TASK DESCRIPTION: Copy exactly, please, the line that has "family: Sciuridae" in it along with every line after it to the end of the listing.

PROVIDED RECORDS:
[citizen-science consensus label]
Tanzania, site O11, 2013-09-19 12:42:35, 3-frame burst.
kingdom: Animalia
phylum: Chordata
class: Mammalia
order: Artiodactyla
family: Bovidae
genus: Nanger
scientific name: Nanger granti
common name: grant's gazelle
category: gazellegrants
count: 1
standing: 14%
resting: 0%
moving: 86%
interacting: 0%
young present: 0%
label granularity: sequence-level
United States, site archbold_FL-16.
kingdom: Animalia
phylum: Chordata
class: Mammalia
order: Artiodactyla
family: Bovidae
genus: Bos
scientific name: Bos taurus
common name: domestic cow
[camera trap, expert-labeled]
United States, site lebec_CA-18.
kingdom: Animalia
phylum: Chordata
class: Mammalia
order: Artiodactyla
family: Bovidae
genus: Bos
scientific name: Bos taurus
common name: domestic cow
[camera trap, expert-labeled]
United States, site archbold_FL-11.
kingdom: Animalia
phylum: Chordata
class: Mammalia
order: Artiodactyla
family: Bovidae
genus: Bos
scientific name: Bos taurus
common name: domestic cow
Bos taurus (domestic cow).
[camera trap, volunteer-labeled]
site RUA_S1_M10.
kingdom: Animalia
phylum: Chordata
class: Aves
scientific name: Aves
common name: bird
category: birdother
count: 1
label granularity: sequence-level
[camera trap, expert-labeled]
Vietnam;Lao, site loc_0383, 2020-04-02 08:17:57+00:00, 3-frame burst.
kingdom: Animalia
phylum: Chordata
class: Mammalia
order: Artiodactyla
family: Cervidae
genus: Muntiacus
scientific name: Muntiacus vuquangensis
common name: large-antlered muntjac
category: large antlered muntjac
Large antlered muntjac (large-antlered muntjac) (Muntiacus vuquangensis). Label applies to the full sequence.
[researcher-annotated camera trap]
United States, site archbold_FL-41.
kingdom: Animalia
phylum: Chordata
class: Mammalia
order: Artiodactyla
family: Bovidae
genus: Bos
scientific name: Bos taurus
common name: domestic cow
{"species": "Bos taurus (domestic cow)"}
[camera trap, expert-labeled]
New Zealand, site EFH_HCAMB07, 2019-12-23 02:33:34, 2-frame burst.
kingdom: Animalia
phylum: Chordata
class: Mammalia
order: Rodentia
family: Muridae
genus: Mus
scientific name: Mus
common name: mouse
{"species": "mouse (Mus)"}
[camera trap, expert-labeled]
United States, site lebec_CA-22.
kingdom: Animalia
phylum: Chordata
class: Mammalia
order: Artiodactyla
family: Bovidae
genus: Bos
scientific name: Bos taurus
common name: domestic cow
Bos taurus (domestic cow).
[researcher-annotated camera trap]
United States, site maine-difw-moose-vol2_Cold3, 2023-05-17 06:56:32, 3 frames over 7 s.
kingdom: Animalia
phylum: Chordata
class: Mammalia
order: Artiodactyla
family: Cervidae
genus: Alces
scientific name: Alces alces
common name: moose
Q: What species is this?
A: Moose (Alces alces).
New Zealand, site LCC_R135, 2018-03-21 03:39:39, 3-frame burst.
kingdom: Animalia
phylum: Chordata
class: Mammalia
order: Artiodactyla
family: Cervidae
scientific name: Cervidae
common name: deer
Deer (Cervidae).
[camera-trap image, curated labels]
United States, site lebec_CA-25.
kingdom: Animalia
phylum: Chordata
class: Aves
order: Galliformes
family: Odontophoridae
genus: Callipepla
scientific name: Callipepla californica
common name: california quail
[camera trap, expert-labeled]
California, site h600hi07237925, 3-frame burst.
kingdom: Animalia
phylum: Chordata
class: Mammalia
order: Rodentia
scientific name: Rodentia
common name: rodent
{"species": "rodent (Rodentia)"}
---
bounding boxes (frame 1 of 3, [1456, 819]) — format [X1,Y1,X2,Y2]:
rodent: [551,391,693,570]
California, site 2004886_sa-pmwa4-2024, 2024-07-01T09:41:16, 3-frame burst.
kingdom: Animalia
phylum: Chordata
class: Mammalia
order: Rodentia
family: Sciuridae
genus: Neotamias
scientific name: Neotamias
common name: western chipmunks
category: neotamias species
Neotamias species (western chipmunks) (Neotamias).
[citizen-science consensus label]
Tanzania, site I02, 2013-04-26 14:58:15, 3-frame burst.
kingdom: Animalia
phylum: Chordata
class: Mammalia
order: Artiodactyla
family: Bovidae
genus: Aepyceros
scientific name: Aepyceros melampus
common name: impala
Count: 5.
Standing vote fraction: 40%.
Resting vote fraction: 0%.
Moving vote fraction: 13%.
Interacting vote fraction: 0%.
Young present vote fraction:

RESULT:
family: Sciuridae
genus: Neotamias
scientific name: Neotamias
common name: western chipmunks
category: neotamias species
Neotamias species (western chipmunks) (Neotamias).
[citizen-science consensus label]
Tanzania, site I02, 2013-04-26 14:58:15, 3-frame burst.
kingdom: Animalia
phylum: Chordata
class: Mammalia
order: Artiodactyla
family: Bovidae
genus: Aepyceros
scientific name: Aepyceros melampus
common name: impala
Count: 5.
Standing vote fraction: 40%.
Resting vote fraction: 0%.
Moving vote fraction: 13%.
Interacting vote fraction: 0%.
Young present vote fraction:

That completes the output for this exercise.